Trotz der nun doch schnellen Einigung sei es ein Armutszeugnis für die EU, das kleine Land so im Stich zu lassen. Dasselbe gelte für den Umgang mit den privaten Flüchtlingrettern. Besonders schäbig findet er das Verhalten der Niederlande. Die "Seawatch 3" mit Kapitänen Carola Rackete fuhr unter niederländischer Flagge. Die Besatzung habe nicht nur keine Unterstützung erhalten, sie sei regelrecht schikaniert worden. Auch die Vorgänger-Schiffe der Regensburger "Alan Kurdi", die Sea-Eye und die Seefuchs, fuhren unter niederländischer Flagge, bis ihnen das Land mit fadenscheiniger Begründung die Lizenz entzog. "Die Niederlande tun alles, um nichts mit der Seenotrettung zu tun haben zu müssen."

Dass die "Alan Kurdi" unter deutscher Flagge unterwegs ist, habe sich als Vorteil erwiesen. "Wir haben deutlich mehr Rechtssicherheit", sagt Reisinger. Ausdrücklich lobt der Weidener das Auswärtige Amt, das die Organisation unterstützt und berät. Während die Vorgänger-Schiffe wie eine private Jacht gemeldet waren, fährt die "Alan Kurdi" als professionelles Cargo-Schiff. Das bringt Vorteile, aber auch höhere Auflagen, was zum Beispiel die Besatzung angeht. "Wir beim Verein haben alle wenig Erfahrung mit Hochseeschifffahrt. Hier berät uns das Auswärtige Amt wirklich gut."

Innenministerium bremst

Anderseits bekomme er ständig aus erster Hand die Uneinigkeit innerhalb der deutschen Regierung mit: Wo das Auswärtige Amt hilft, da bremst und blockiert das Innenministerium. Es sei zwar zu begrüßen, wenn sich Innenminister Horst Seehofer nun mit seinem Italienischen Amtskollegen Salvini anlegt, und die Öffnung der italienischen Häfen fordert. "Aber diesen Worten sollten in den nächsten Tagen und Wochen auch Taten folgen."
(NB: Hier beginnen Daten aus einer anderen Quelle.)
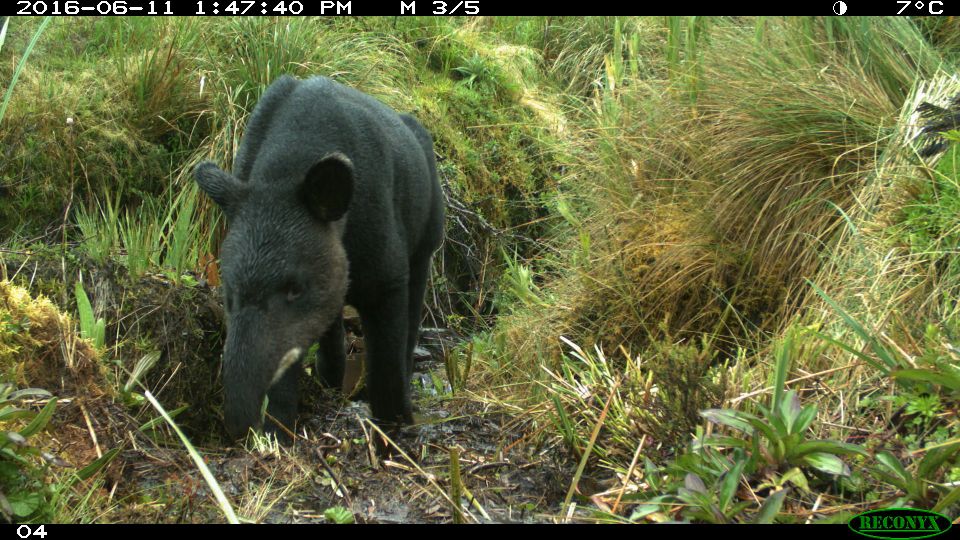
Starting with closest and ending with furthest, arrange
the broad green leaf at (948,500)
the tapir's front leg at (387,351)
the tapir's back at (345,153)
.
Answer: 1. the broad green leaf at (948,500)
2. the tapir's back at (345,153)
3. the tapir's front leg at (387,351)

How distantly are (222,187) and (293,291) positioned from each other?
62 centimetres

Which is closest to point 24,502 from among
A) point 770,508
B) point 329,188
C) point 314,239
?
point 314,239

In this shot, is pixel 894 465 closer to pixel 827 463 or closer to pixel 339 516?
pixel 827 463

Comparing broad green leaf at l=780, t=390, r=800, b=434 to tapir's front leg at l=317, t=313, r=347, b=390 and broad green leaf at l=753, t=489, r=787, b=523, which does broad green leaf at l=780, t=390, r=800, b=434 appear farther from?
tapir's front leg at l=317, t=313, r=347, b=390

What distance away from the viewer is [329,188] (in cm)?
440

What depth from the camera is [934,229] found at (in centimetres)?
441

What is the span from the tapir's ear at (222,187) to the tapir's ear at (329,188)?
0.31 m

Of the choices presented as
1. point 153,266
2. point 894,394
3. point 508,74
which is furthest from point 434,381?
point 508,74

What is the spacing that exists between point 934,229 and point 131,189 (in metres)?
5.26

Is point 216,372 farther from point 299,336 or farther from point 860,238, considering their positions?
point 860,238

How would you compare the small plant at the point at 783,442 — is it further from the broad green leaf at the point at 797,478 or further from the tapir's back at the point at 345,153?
the tapir's back at the point at 345,153

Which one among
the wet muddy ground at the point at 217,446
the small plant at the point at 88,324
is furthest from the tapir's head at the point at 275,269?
the small plant at the point at 88,324

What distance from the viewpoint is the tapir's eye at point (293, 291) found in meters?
4.27
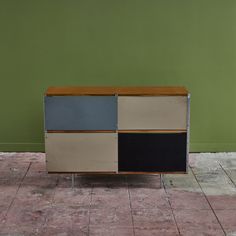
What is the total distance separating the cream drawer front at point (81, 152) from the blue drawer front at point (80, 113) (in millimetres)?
77

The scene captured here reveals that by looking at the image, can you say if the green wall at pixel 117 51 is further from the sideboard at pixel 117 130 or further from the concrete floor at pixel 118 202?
the sideboard at pixel 117 130

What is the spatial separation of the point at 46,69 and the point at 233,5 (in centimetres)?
200

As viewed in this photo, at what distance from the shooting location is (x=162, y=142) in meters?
4.13

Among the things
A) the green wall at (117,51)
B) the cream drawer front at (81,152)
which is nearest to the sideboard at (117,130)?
the cream drawer front at (81,152)

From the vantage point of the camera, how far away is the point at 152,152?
4160 millimetres

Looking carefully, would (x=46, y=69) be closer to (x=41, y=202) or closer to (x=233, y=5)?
(x=41, y=202)

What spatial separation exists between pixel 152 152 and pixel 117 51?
1340 millimetres

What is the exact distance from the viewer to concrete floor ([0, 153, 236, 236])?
351cm

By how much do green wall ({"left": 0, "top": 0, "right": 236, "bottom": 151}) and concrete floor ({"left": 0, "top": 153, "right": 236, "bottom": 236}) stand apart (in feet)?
2.00

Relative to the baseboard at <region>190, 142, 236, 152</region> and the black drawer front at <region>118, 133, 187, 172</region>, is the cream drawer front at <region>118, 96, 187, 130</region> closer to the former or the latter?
the black drawer front at <region>118, 133, 187, 172</region>

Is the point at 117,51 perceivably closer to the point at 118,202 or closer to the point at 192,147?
the point at 192,147

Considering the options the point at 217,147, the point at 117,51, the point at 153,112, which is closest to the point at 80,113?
the point at 153,112

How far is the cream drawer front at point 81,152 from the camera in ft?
13.6

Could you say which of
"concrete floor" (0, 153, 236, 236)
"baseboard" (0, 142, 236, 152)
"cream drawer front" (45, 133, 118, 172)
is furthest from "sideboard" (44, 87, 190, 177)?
"baseboard" (0, 142, 236, 152)
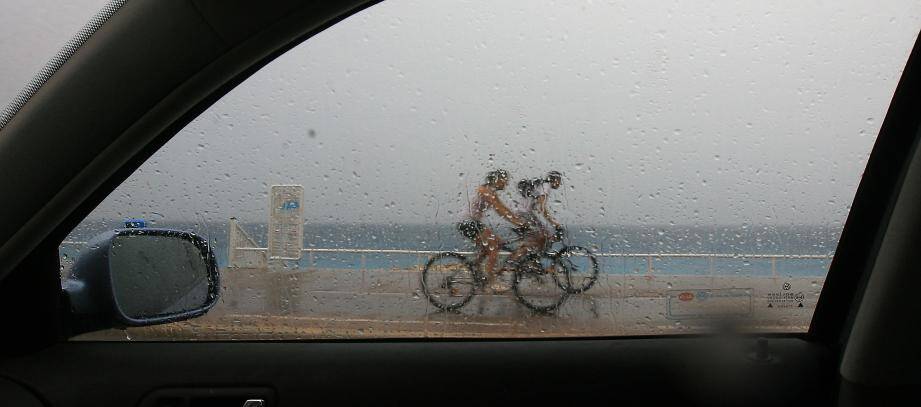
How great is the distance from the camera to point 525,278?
3066mm

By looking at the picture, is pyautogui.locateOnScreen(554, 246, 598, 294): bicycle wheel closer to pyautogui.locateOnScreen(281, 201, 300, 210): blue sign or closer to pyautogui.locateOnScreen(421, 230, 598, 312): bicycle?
pyautogui.locateOnScreen(421, 230, 598, 312): bicycle

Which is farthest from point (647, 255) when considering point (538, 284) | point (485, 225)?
point (485, 225)

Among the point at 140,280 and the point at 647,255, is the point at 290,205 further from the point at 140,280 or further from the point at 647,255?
the point at 647,255

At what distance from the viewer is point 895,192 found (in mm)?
2766

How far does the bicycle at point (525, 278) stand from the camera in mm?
3004

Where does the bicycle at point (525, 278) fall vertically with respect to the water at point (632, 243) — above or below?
below

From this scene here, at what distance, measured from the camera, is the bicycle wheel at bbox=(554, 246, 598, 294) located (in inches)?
119

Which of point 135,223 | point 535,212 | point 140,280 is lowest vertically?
point 140,280

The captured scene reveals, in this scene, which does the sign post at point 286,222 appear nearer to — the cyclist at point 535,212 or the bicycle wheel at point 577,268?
the cyclist at point 535,212

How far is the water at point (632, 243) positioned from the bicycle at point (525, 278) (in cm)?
5

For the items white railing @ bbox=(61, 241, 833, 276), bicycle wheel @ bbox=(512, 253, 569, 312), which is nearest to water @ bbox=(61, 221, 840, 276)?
white railing @ bbox=(61, 241, 833, 276)

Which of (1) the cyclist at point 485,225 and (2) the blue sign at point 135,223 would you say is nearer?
(2) the blue sign at point 135,223

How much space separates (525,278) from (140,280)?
153 cm

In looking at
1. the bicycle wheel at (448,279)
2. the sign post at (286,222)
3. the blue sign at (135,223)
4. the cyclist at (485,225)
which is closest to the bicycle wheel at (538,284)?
the cyclist at (485,225)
Unabhängig vom aktuellen Fall fordert Reisiniger, dass sich die EU endlich um eine dauerhafte Lösung bemüht. "Nach fünf Jahren wird es Zeit." Die Staaten müssten sich auf eine Quote zur Verteilung der Flüchtlinge einigen. Dann sei eine staatliche Rettungsmission im Mittelmeer nötig, und die Kriminalisierung privater Seenotretter müsse aufhören. Mittelfristig sollte es den Menschen ermöglicht werden, von Afrika aus, Asyl zu beantragen. "Es kann nicht sein, dass sich die Menschen erst auf dem Meer in Lebensgefahr begeben müssen", sagt Reisinger.

Und dann sollten die Staaten tatsächlich damit beginnen, die Fluchtursachen zu bekämpfen. "Darüber wird so viel geredet, aber es passiert nichts", sagt Reisinger. Oder noch schlimmer: Mit der Diktatur im Niger gebe es inzwischen eine Vereinbarung, die Entwicklungshilfe an die Sicherung der Grenzen koppelt. So lasse sich das Problem sicher nicht von Europa fernhalten.